Collected data:
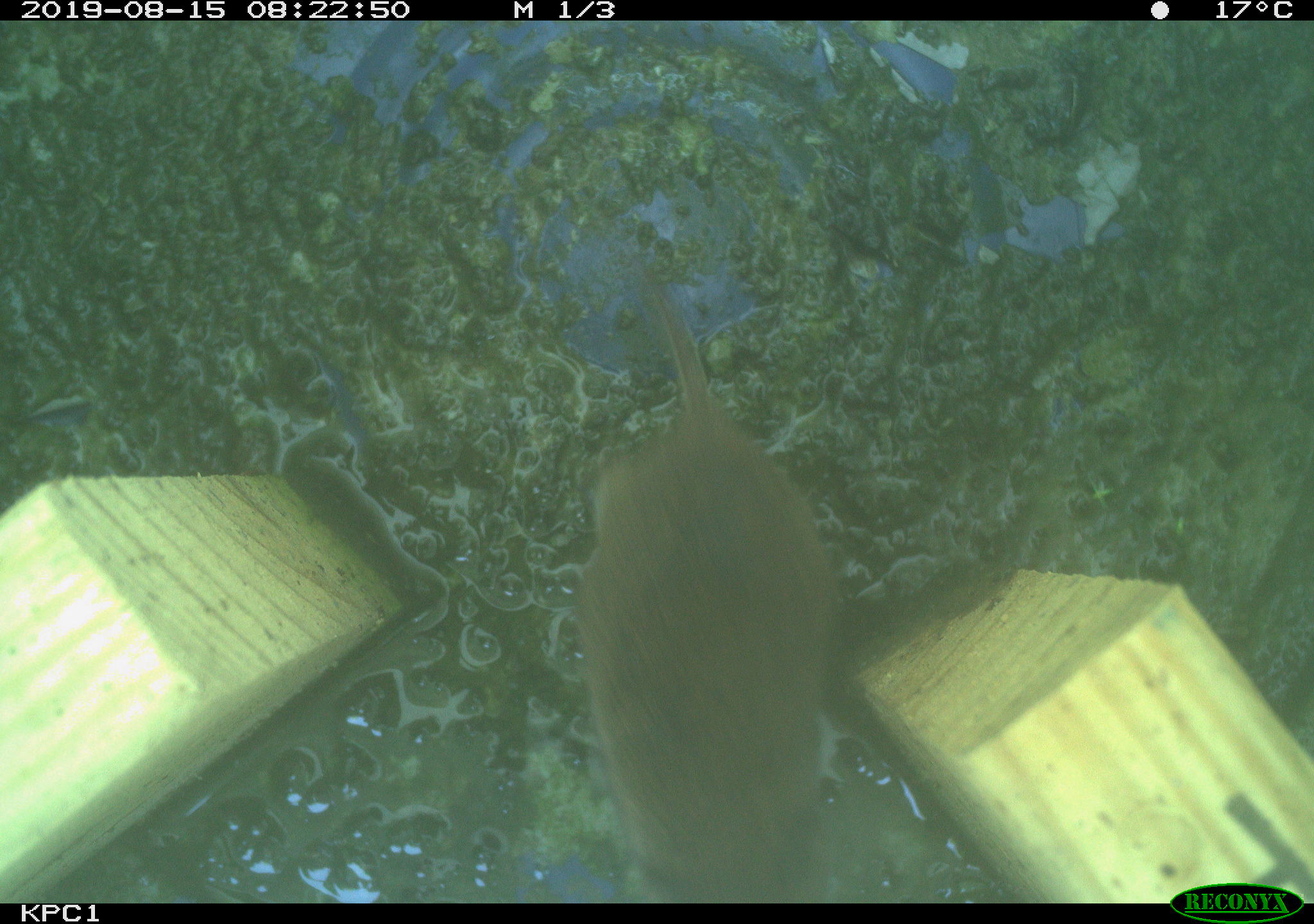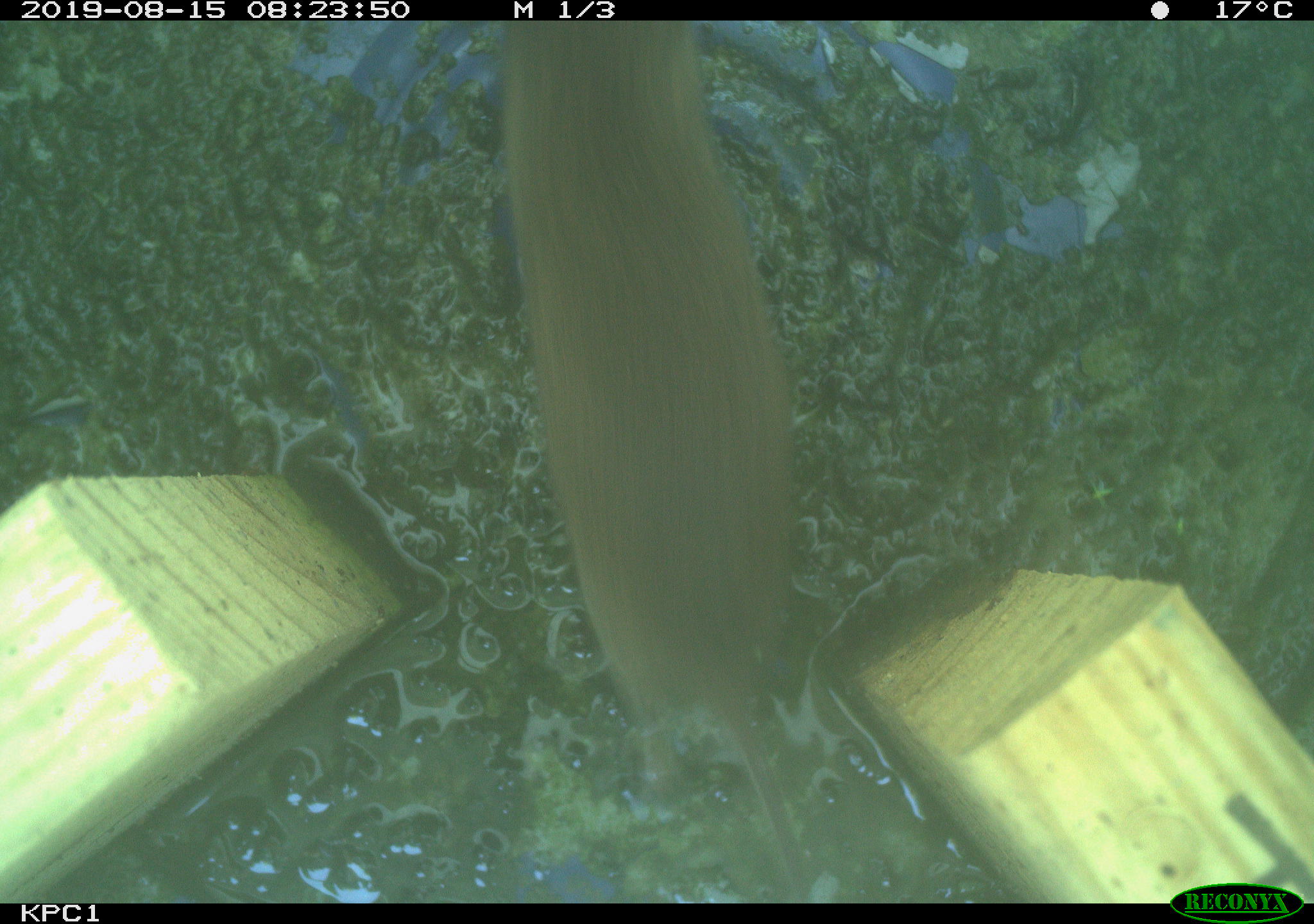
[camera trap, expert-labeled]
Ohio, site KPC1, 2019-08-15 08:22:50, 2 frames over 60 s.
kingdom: Animalia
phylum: Chordata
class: Mammalia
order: Rodentia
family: Cricetidae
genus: Microtus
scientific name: Microtus pennsylvanicus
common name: meadow vole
Meadow vole (Microtus pennsylvanicus).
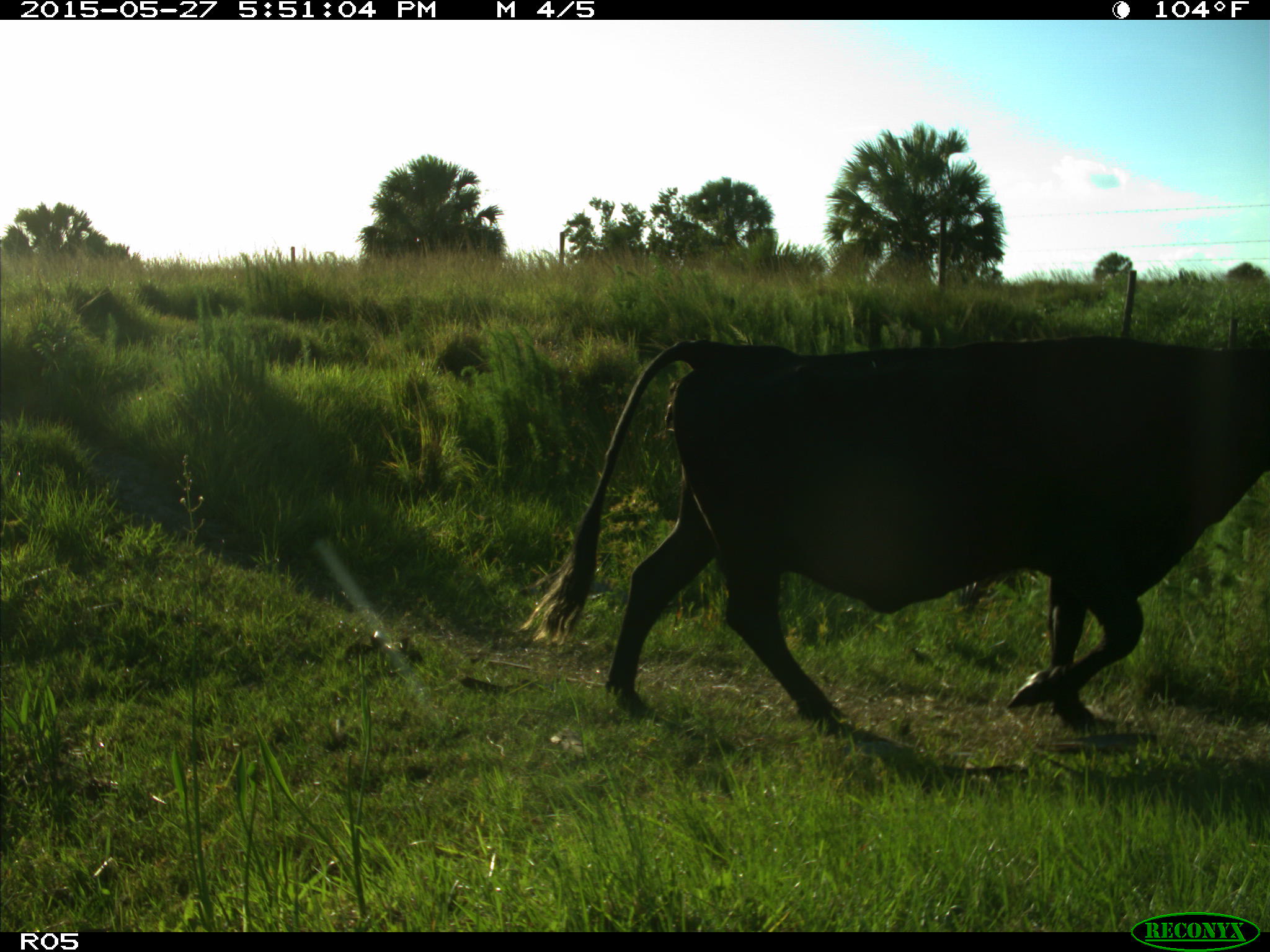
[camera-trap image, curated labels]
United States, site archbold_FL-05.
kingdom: Animalia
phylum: Chordata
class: Mammalia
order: Artiodactyla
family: Bovidae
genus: Bos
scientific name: Bos taurus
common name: domestic cow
Bos taurus (domestic cow).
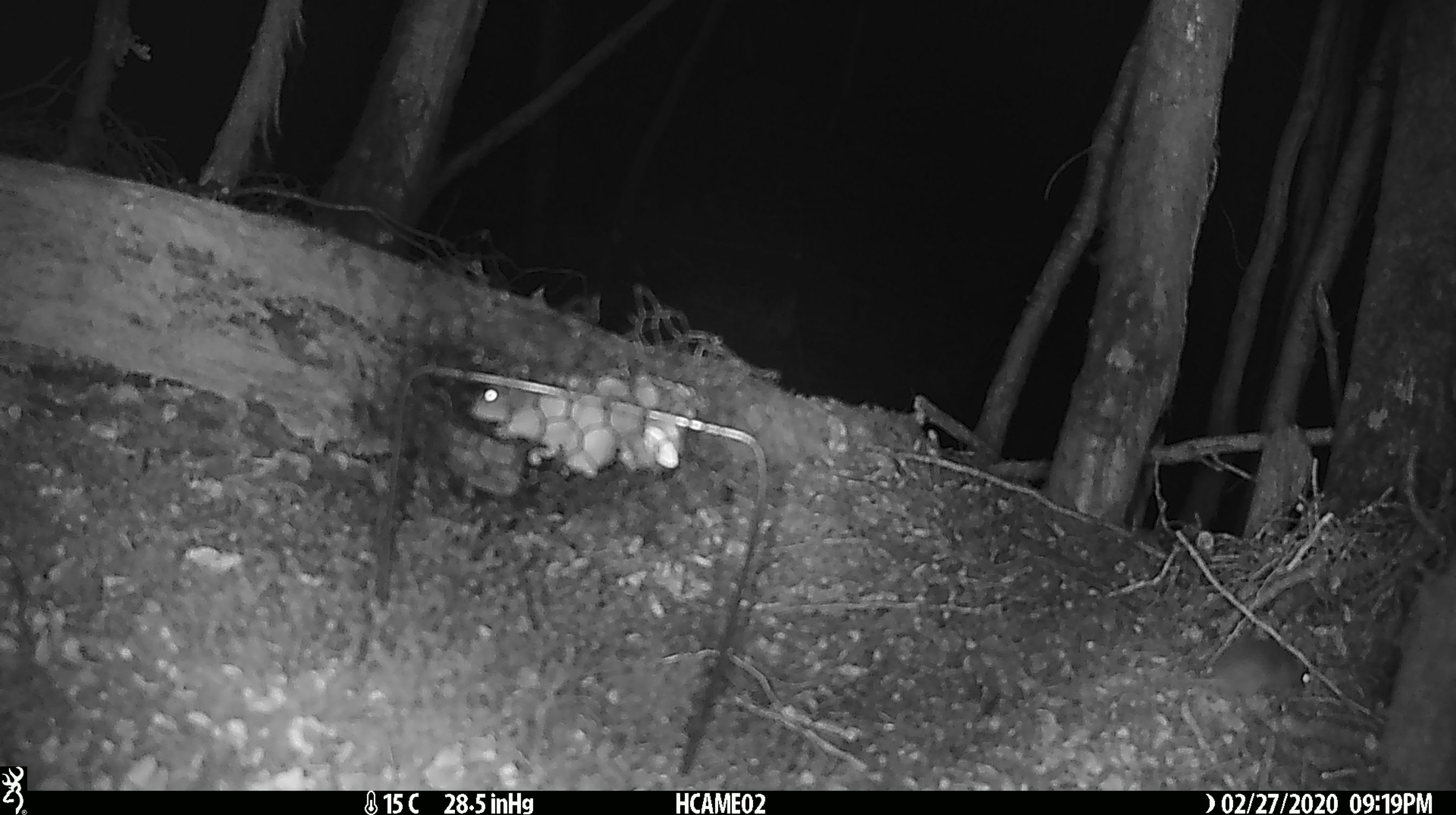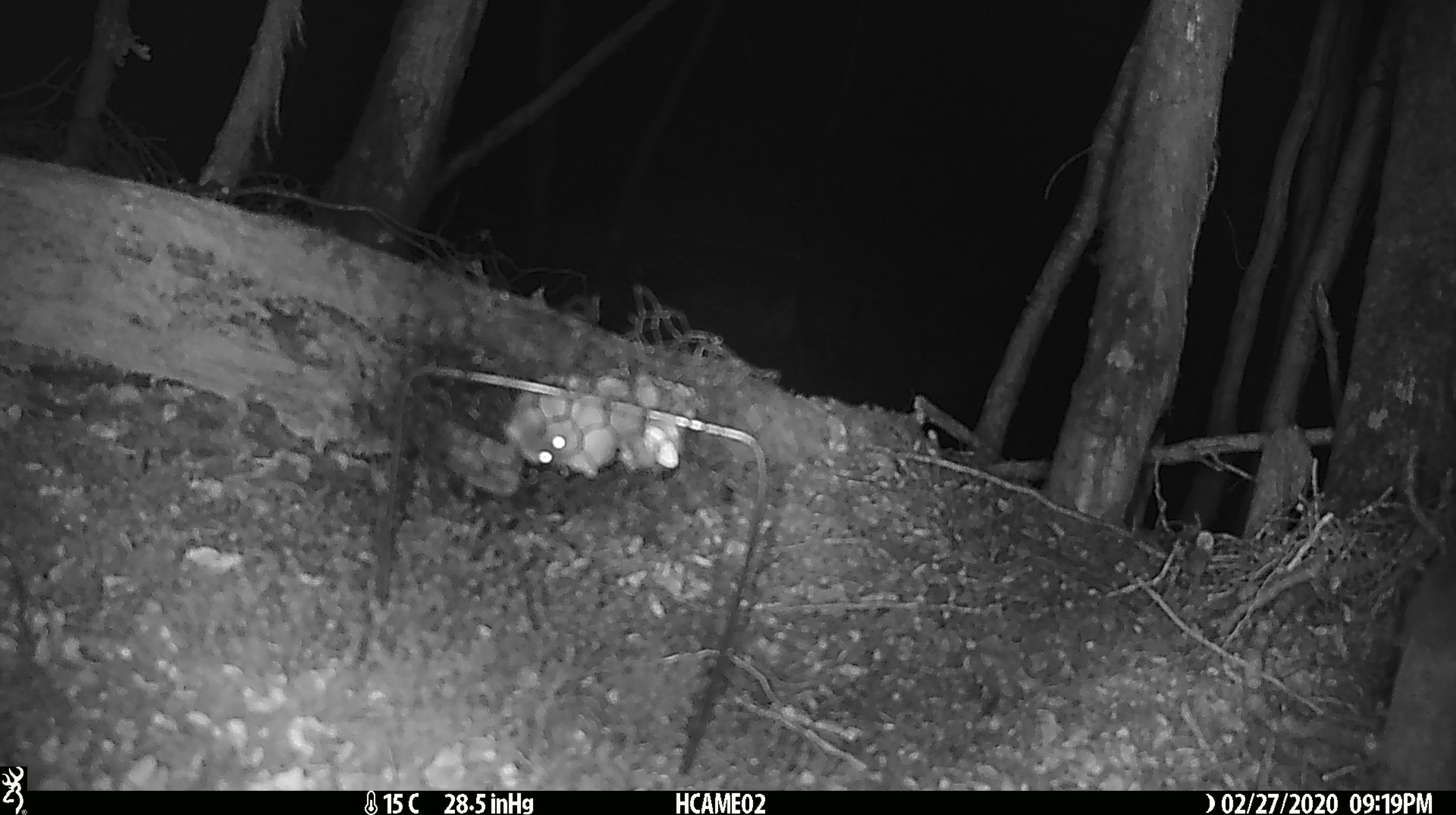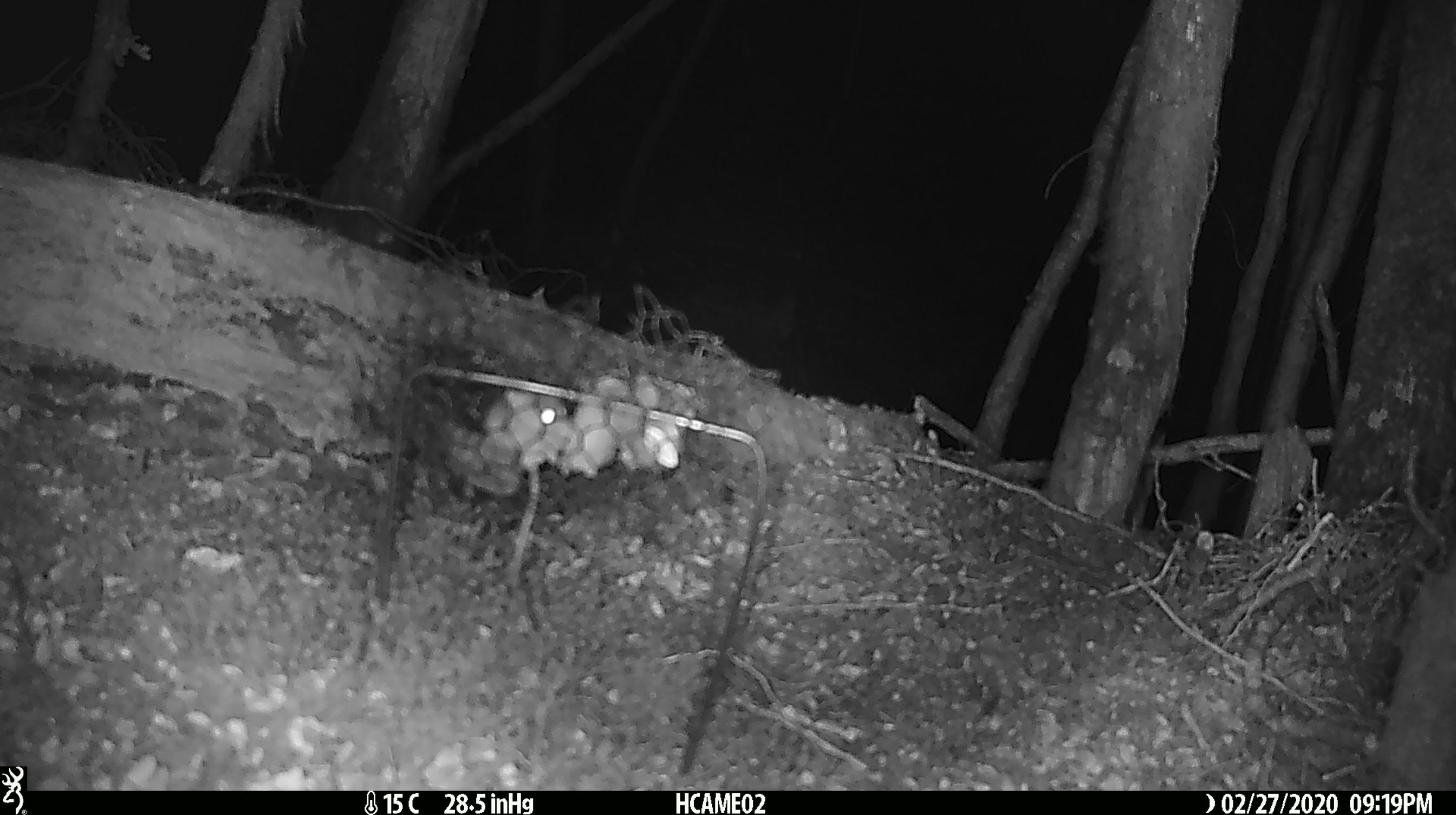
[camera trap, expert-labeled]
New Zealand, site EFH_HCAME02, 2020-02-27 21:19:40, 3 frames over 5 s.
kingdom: Animalia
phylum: Chordata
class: Mammalia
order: Rodentia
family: Muridae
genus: Mus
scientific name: Mus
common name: mouse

> GOAL OF THE EXERCISE: In the records above, find each line with the word "over" and copy it.

> OUTPUT FOR THIS EXERCISE:
Ohio, site KPC1, 2019-08-15 08:22:50, 2 frames over 60 s.
New Zealand, site EFH_HCAME02, 2020-02-27 21:19:40, 3 frames over 5 s.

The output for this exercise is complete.